That bothered Mayor Greg Nickels -- not the shorts, but the warm weather.

The temperature hit the 60s again this month, and with mountain snow packs alarmingly low and scientists already predicting drought this summer, Nickels said he feared ``the profound changes'' associated with global warming had reached home.

Last week, on the day the Kyoto Protocol went into effect, Nickels announced he would lead a campaign to get U.S. cities to adopt the terms of the protocol, beginning with Seattle. He said his goal was to recruit 140 cities to match the 140 countries that signed the treaty. The mayors of 10 cities, including Los Angeles, Santa Monica and Oakland, Calif., Portland, Ore., and Minneapolis, have signed on.

The Kyoto Protocol, the first major international effort to reduce the industrial emissions that many scientists believe are creating a warmer climate, went into effect without the support of the world's biggest polluter. The United States, which produces about one-fourth of the world's heat-trapping exhaust, initially signed the treaty in 1997 but withdrew in 2001.

``I'm deeply disappointed that the U.S. is not part of the treaty,'' Nickels said.

``We want to show that a city -- and I hope it turns out to be many cities -- can act to meet the intent and spirit of the Kyoto Protocol,'' Nickels said. The goal would be to ``inspire our federal government to take the action it should have done years ago.''

Sarah Jaynes, a Seattle resident and board member of the nonpartisan King County Conservation Voters, said she believed Nickels was genuinely concerned about global warming but also was being an astute politician.

Nickels, a first-term mayor, is running for re-election later this year.

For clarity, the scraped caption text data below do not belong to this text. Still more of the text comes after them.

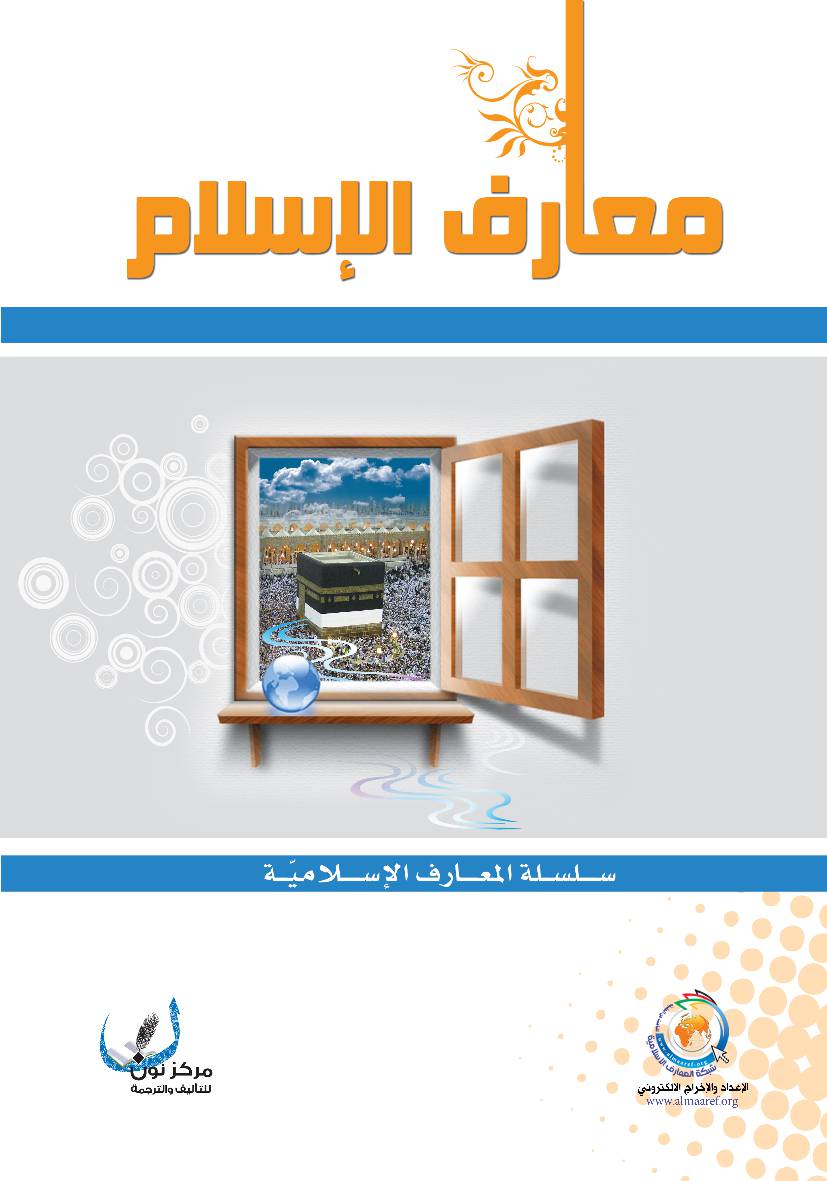 Maaref Al Islam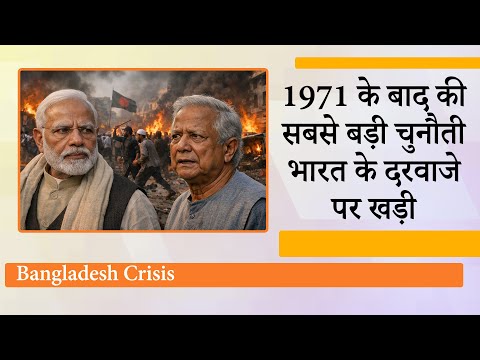 Bangladesh जल उठा, Hadi की हत्या के बाद हालात बेकाबू, India के लिए 1971 के बाद सबसे बड़ी चुनौती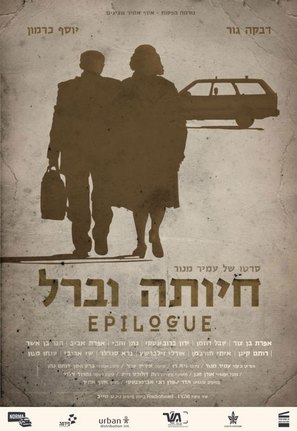 Hayuta and Berl - Israeli Movie Poster (thumbnail)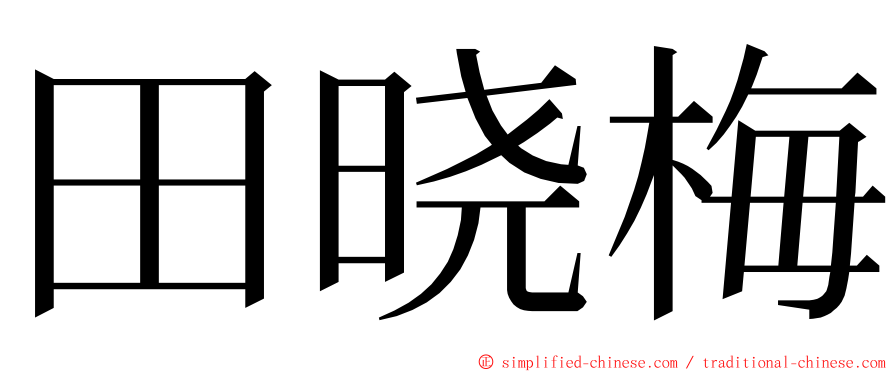 田晓梅 ming font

``Seattle voters are extraordinarily concerned about environmental protection, and Mayor Nickels wants to demonstrate a strong environmental ethic,'' Jaynes said. ``This is one way he can do it. As a politician, it can only help him.''

Nickels says he plans to introduce a resolution at the U.S. Conference of Mayors in June to set up the coalition, dubbed ``the Green Team.'' The details are being worked out, but, in essence, cities wanting to join the team must agree to steps that would lower so-called greenhouse gas emissions.

``We can't wait for this vacuum of leadership to fill,'' said Peter Clavelle, the mayor of Burlington, Vt., who has joined Nickels' Green Team.

Salt Lake City Mayor Rocky Anderson said it was imperative that cities take the lead on the issue, and he hoped county and state governments would follow suit. The world must ``reverse the trend toward global warming,'' Anderson said. ``If we do not, the consequences will be devastating.''

Seattle adopted the Kyoto Protocol four years ago.

Now that it's in effect, Nickels says he will work to pass a ``clean-car'' bill requiring more stringent emission standards for cars sold in Washington, similar to a law adopted in California. He has directed city departments to reduce paper use 30 percent by 2006.